Omeprazole, an inhibitor of the CYP2C19 isoenzyme (40 mg 4 times a day), did not significantly increase the exposure of lacosamide to a clinically significant extent. Thus, it is unlikely that moderate inhibitors of the CYP2C19 isoenzyme can affect the systemic exposure of lacosamide to a clinically significant level.

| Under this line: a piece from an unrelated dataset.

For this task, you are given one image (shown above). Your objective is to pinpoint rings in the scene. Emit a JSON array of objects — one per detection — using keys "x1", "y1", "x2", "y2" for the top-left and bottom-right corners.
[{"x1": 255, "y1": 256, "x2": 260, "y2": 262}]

Caution should be exercised during simultaneous use with potent inhibitors of the CYP2C19 isoenzyme (for example, fluconazole) and the CYP3A4 isoenzyme (for example, itraconazole, ketoconazole, ritonavir, clarithromycin), which may lead to an increase in the systemic exposure of lacosamide. These interactions have not been demonstrated in vivo
, but are possible based on
in vitro data.
Potent inducers of liver microsomal enzymes, such as rifampicin or St. John's wort (Hypericum perforatum), may cause a moderate decrease in systemic concentrations of lacosamide. In this regard, caution should be exercised when prescribing or discontinuing such drugs.
Antiepileptic drugs
In interaction studies, lacosamide did not have a significant effect on plasma concentrations of carbamazepine and valproic acid. Carbamazepine and valproic acid had no effect on lacosamide plasma concentrations. A population pharmacokinetic analysis proved that concomitant therapy with antiepileptic drugs that induce microsomal liver enzymes (carbamazepine, phenytoin, phenobarbital in various doses) reduced the total systemic exposure of lacosamide by 25%.
Oral contraceptives
There were no signs of significant interaction between lacosamide and oral contraceptives: ethinyl estradiol and levonorgestrel. Lacosamide has no effect on progesterone concentrations.
Other interactions
Lacosamide does not affect the pharmacokinetics of digoxin. No clinically significant interaction between lacosamide and metformin has been identified. There is no data on the interaction of lacosamide with alcohol. The degree of binding of lacosamide to plasma proteins is less than 15%. In this regard, clinically significant interaction with other drugs that bind to plasma proteins is unlikely.